Os jovens que deram vida a Panis et Circencis cresceram em um cenário onde a música popular era dominada pela bossa nova. O estilo havia caído no gosto popular há cerca de uma década. Paralelamente a esse sucesso, o mundo, cada vez mais globalizado, via na Europa o surgimento de um novo estilo que se popularizaria mais e mais na Inglaterra: o rock britânico. Os Beatles ganharam fama mundial, e essa fama era acompanhada pelos jovens Caetano, Gil, Rita Lee…

O movimento em si dialoga com o “Manifesto Antropofágico“, obra do escritor Oswald de Andrade que é considerada um dos marcos do Modernismo. Trata-se de fazer a cultura brasileira a partir da antropofagia. Metaforicamente falando, trata-se de incorporar elementos da cultura exterior para resultar em uma mistura que represente a existência de várias facetas culturais em um só país.

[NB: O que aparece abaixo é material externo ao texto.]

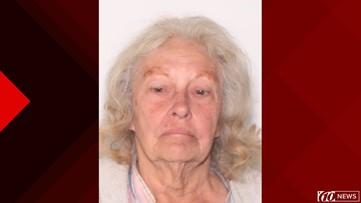 Missing 75-year-old Bradenton woman found safe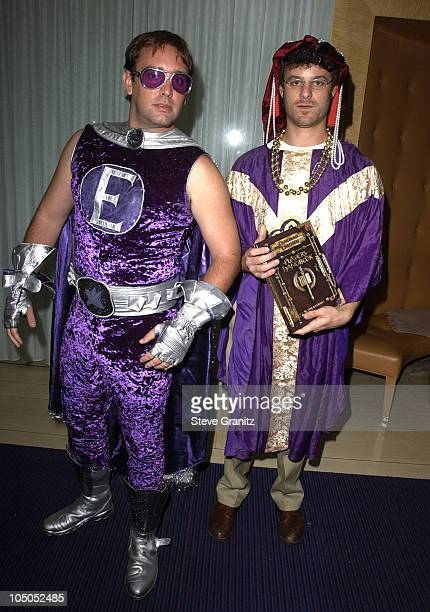 Trey Parker Matt Stone during the Mondrian Hotel Halloween Party at The Mondrian Hotel in Los Angeles California United States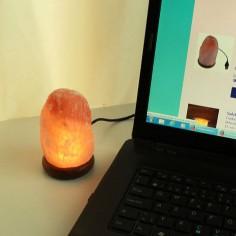 Salzlampe Felsen LED-Lampe mit USB-Stecker
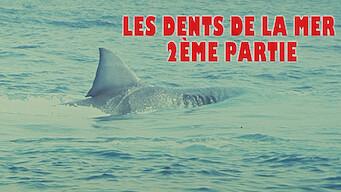 Les dents de la mer: 2ème partie (1978)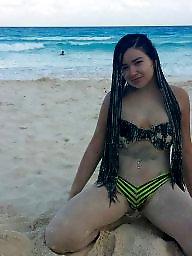 Bdsm, Beach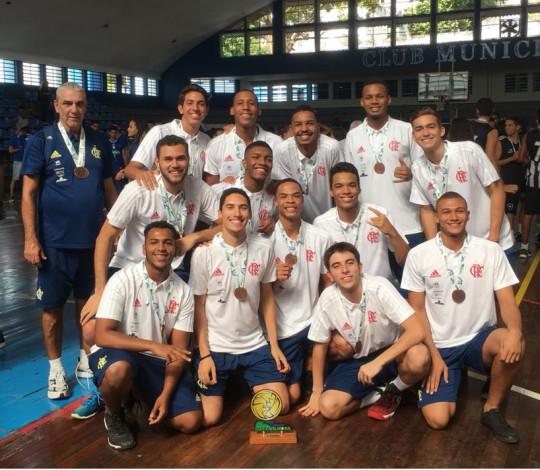 Com equipe Juvenil, Flamengo disputa Campeonato Estadual Adulto Masculino de Vôlei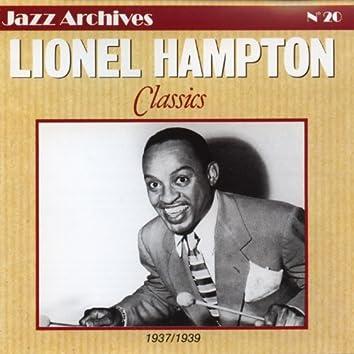 Lionel Hampton Classics 1937-1939 (Jazz Archives No. 20)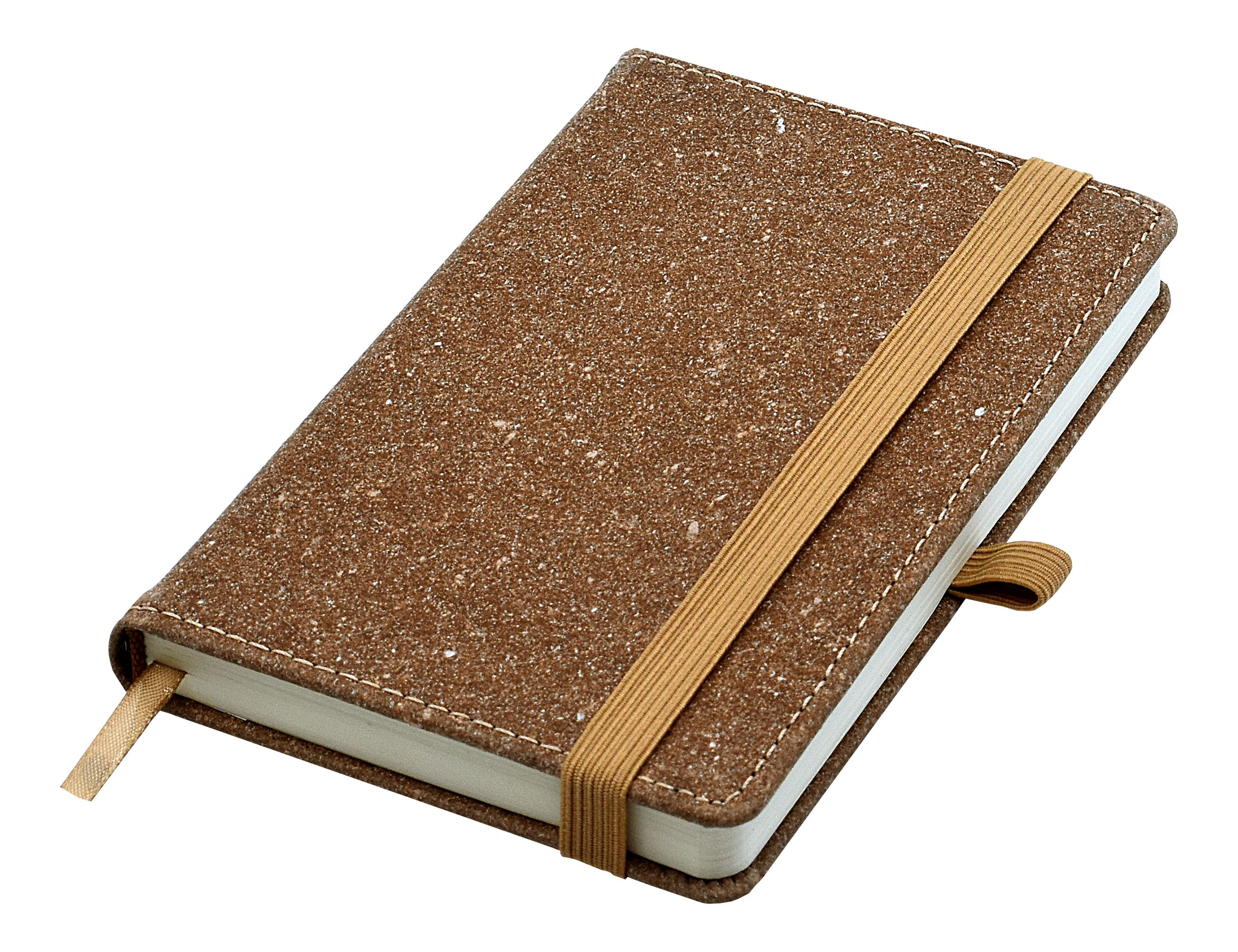Promotional Product Italiano Bonded Leather Notebook A6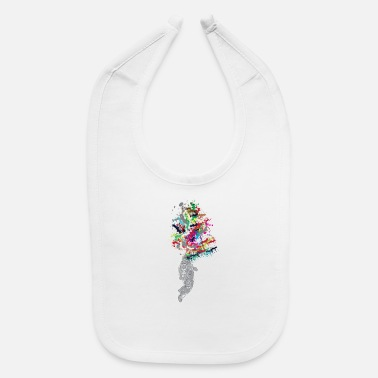 Explosion Astronaut - Colorful Explosion - Baby Bib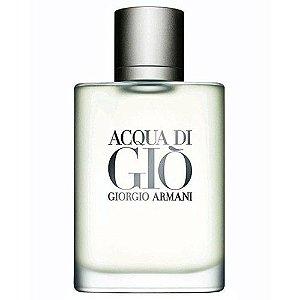 Perfume Giorgio Armani Acqua di Gio Masc EDT 200ml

É isso que o Tropicalismo fez ao unir à tradição musical brasileira elementos da pop art e o som de guitarras elétricas.

Vale lembrar que o Tropicalismo não foi apenas um movimento musical. Também teve vertentes no cinema, nas artes plásticas e na poesia.

Os artistas

Tropicalia ou Panis et Circencis é considerado o principal disco do movimento. Um dos motivos está no fato de ser um disco colaborativo. Caetano uniu Gil, Os Mutantes, Tom Zé, Gal Costa e até Nara Leão para dar voz ao álbum. Eram todos jovens, com carreiras relativamente recentes e fãs da música que estava sendo feita no exterior.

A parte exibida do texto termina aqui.